Ci eravamo lasciati, qualche settimana fa, con un interrogativo: quanto costa un “vaffa”? Finalmente si è saputo che per un “vaffa” il reato non esiste. Alla buonora! Assoluzione con formula piena per Roberto Ciavatta ed Emanuele Santi. Ma il calvario è durato quasi tre anni. Un’odissea fatta di illazioni e di bugie; un processo mediatico che si è scatenato con particolare virulenza in campagna elettorale e non è finito neppure quando gli indagati sono diventati rispettivamente membro di governo e segretario di partito.
È ovvio: bisognava distruggere Rete! Questo era l’imperativo impartito per tutta la passata legislatura perché gli esponenti di Rete non facevano sconti a chi stava distruggendo lo Stato e si stava impadronendo di tutte le sue risorse. La manifestazione al Meeting, l’esposto per il caso titoli, la denuncia sul colpo di Stato, i sit-in sul Pianello, l’elenco è lungo. Bisognava annientarli. Tutti. Una bella denuncia per violenza privata ed istigazione a delinquere, ci stava come il cacio sui maccheroni. Tanto più che in tribunale c’era un giudice a cui piaceva molto il “tintinnar di manette”, tanto da farlo risuonare perfino a una settimana dal voto. Alla faccia della presunzione di innocenza!
Dopo le elezioni, è ancora peggio: il processo mediatico continua più di prima. L’obiettivo è distruggere la credibilità politica del movimento e incrinare la maggioranza. Ma alcuni fattori cambiano. Innanzi tutto si viene a sapere chi è Buriani, e cioè la longa manus di Grandoni e di Guidi, e già questo basterebbe ad inficiare la fase inquirente e di conseguenza far saltare il processo. Poi cambia la governance di Cassa di Risparmio, la quale, facendo un’indagine interna, si rende conto dell’insussistenza dei fatti e ritira la querela. Già perché i querelanti avevano fatto pagare le spese alla Cassa. Come del resto facevano abitualmente per pranzi, giri vari e perfino il caffè al bar.
A quel punto si sgonfia tutto, viene a meno l’arroganza (questa sì) di chi usava il potere e le coperture politiche per la propria impunità. L’ex presidente Zanotti manco si presenta. Sentiti i testimoni, emerge che non vi fu nessun blitz, che non vi fu nessuna istigazione a delinquere, né tanto meno violenza e minacce, sulle quali era stato imbastito un processo farsa. Solo per obiettivi inconfessabili. E non si dica, adesso, che il giudice Brunelli è dalla parte di Rete, perché è lo stesso che ha annullato i domiciliari di Daniele Guidi tra il sabato e la domenica!

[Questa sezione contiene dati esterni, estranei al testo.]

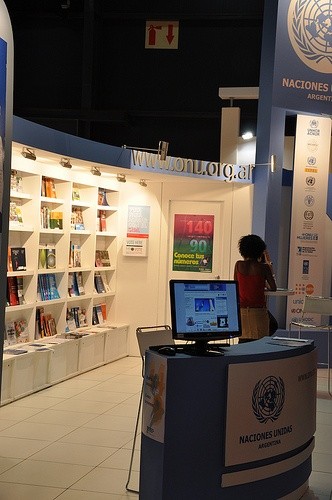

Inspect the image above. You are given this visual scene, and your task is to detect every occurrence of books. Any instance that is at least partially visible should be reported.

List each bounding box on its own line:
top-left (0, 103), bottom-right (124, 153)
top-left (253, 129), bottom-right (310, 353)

top-left (3, 165), bottom-right (120, 359)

Tutto è bene quel che finisce bene? Non proprio, perché Roberto Ciavatta, Emanuele Santi ed Elena Tonnini (che era già stata assolta), hanno pagato un prezzo altissimo sia in termini politici che personali. Questo, qualcuno ce l’avrà sulla coscienza. Ammesso che ce l’abbia e non abbia venduto l’anima al diavolo, come il Faust di Goethe.